Beschreibung |
Venedig, Inbegriff der amphibischen Stadt, ist immer als technische und urbanistische Meisterleistung bewundert worden. In seiner morphologischen Beharrungskraft hat es sich scheinbar gegenüber der Moderne verschlossen. Gerade deshalb wurde es zu einem wirkungsmächtigen Gegenbild der modernen Stadt. Durch sein fundamentales Anderssein fordert Venedig seit 200 Jahren zum Nachdenken über Perspektiven und Alternativen der zeitgenössischen Praxis heraus.

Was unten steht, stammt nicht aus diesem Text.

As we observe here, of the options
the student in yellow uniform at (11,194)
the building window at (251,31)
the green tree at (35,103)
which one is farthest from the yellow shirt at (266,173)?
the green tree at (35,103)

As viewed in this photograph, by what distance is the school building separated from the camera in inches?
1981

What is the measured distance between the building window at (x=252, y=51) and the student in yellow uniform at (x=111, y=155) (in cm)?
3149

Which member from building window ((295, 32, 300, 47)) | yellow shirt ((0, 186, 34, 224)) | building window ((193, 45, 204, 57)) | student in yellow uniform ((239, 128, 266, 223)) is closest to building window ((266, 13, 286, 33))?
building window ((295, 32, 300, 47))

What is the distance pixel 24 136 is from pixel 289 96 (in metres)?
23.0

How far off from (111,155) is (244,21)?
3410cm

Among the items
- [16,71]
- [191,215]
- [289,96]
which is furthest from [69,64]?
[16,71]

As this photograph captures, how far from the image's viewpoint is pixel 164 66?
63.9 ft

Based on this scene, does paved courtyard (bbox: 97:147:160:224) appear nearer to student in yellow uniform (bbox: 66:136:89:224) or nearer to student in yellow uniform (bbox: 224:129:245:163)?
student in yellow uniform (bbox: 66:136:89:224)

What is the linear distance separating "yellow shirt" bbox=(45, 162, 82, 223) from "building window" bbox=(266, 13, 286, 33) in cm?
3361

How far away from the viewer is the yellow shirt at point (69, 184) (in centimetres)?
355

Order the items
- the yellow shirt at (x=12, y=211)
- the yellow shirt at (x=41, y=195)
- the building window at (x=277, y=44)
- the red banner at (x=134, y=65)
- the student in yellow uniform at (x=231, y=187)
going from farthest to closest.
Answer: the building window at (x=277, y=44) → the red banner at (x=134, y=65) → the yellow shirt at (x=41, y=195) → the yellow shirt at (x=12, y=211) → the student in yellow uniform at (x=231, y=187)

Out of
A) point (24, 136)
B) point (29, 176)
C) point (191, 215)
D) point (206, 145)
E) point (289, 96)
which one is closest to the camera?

Das Seminar untersucht Begegnungen und Wechselwirkungen zwischen dem Erfahrungsschatz der Lagunenstadt und der architektonischen Kultur der Moderne. Dabei wird ein doppelter Schwerpunkt gesetzt. Einerseits gilt es, die historischen Bauprinzipien Venedigs herauszuarbeiten. Das Interesse richtet sich auf die Methoden der Landgewinnung, die Verkehrssysteme, die Bautypologien, die Phänomene der Raumbildung und die prägenden Einzelbauten – also auf jene Strukturen und Elemente, die der Identität der Stadt Form geben.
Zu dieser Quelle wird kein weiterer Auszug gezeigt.